**CONSIGNES**
[a] Résumez l'extrait en deux phrases.
[b] D'après l'extrait, répondez brièvement :
(i) Lors de quelle compétition le technicien a-t-il rencontré le Pr Tsala ?
(ii) Combien de matchs Achille de Sa'a a-t-il disputés et remportés en Ligue régionale ?
(iii) Au sein de quel club le technicien est-il arrivé au Cameroun pour la troisième fois ?
[c] Restituez à l'identique le passage de l'extrait qui commence par "Bien que parti" et se poursuit jusqu'à "en faites-vous aujourd’hui?".

**EXTRAIT CHOISI**
_ _ _ _ _
Le technicien belge s’érige en défenseur des entraineurs camerounais au détriment de ses confrères européens. Dans cette interview exclusive accordée à Giga-foot.com, il fait également une lecture critique du football camerounais.
Quelle image aviez-vous gardé du football camerounais pendant vos trois premiers séjours au Cameroun ?
Il faut dire que j’ai chaque fois gardé de bons souvenirs. La 1ère fois que je suis arrivé au Cameroun, c’était par un concours de circonstance. J’étais à la Coupe d’Afrique des nations (Can) 2004 où j’ai rencontré le Pr Tsala qui m’a donné la chance de venir au Cameroun. Au départ, c’était pour une durée de quatre mois, mais au finish j’y ai fait huit mois. Après Emmanuel Mabouang Kessak m’a mis en contact avec Joseph Mbanga qui m’a recruté au départ comme conseiller au sein de son club Achille FC de Sa’a. La troisième fois que je suis arrivé au Cameroun, c’était au sein de Lion Blessé de Fotouni. Quand j’étais avec Ihifa (un centre de formation de la Ligue régionale de football du Centre, ndlr), j’ai eu la chance d’être avec plusieurs entraineurs expérimentés ; c’était un bon centre de formation parce qu’il y a plusieurs de ses joueurs qui ont ensuite intégré différentes équipes nationales. Quand je suis arrivé à Achille de Sa’a, nous avions une très belle équipe. En Ligue régionale, nous avions disputé et remporté 14 matchs ; mais aux interpoules à Ebolowa, on n’a pas pu accéder en 1ère division. A Fotouni, ce n’était pas mal. je pense qu’à cette époque-là, on faisait plus confiance à des joueurs camerounais que maintenant où il y a de plus en d’étrangers qui ne sont pas forcément meilleurs que des joueurs camerounais ou des jeunes qui sont dans les divisions ou dans des centres de formation et qui ont fini plus ou moins fini leur formation.
Bien que parti du Cameroun il y a plusieurs années, vous continuez à suivre l'actualité du football de ce pays. Quelle lecture en faites-vous aujourd’hui?
_ _ _ _ _
**DONNÉES**
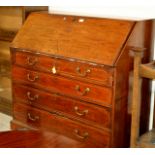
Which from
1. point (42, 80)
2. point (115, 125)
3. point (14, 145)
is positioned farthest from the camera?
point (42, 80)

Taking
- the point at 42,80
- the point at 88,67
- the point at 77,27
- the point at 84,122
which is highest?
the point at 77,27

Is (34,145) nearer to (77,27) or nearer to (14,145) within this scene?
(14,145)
_ _ _ _ _
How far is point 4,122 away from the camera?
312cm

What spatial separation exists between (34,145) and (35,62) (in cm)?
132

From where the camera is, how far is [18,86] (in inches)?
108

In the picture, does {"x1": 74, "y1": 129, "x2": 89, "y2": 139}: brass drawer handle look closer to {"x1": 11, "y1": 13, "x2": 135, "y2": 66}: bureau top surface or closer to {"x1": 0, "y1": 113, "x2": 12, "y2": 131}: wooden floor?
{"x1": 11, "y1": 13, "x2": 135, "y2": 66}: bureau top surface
_ _ _ _ _
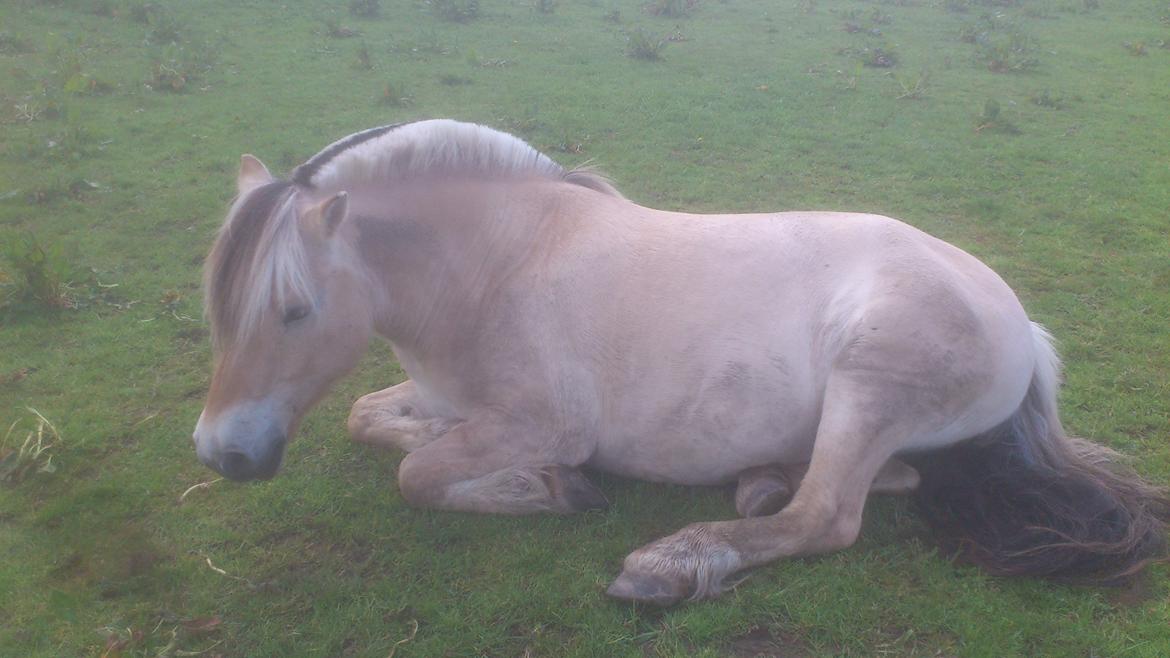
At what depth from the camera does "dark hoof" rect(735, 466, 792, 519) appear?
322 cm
_ _ _ _ _
**CORRIGÉS**
[a] Un technicien belge revient sur ses trois premiers séjours au Cameroun, où il est venu grâce au Pr Tsala rencontré à la Can 2004 avant de passer par Achille FC de Sa'a puis Lion Blessé de Fotouni, séjours dont il garde chaque fois de bons souvenirs. Il estime qu'à cette époque on faisait davantage confiance aux joueurs camerounais que maintenant, où arrivent de plus en plus d'étrangers qui ne sont pas forcément meilleurs qu'eux.

[b]
(i) À la Coupe d'Afrique des nations (Can) 2004.
(ii) 14 matchs.
(iii) Lion Blessé de Fotouni.

[c]
Bien que parti du Cameroun il y a plusieurs années, vous continuez à suivre l'actualité du football de ce pays. Quelle lecture en faites-vous aujourd’hui?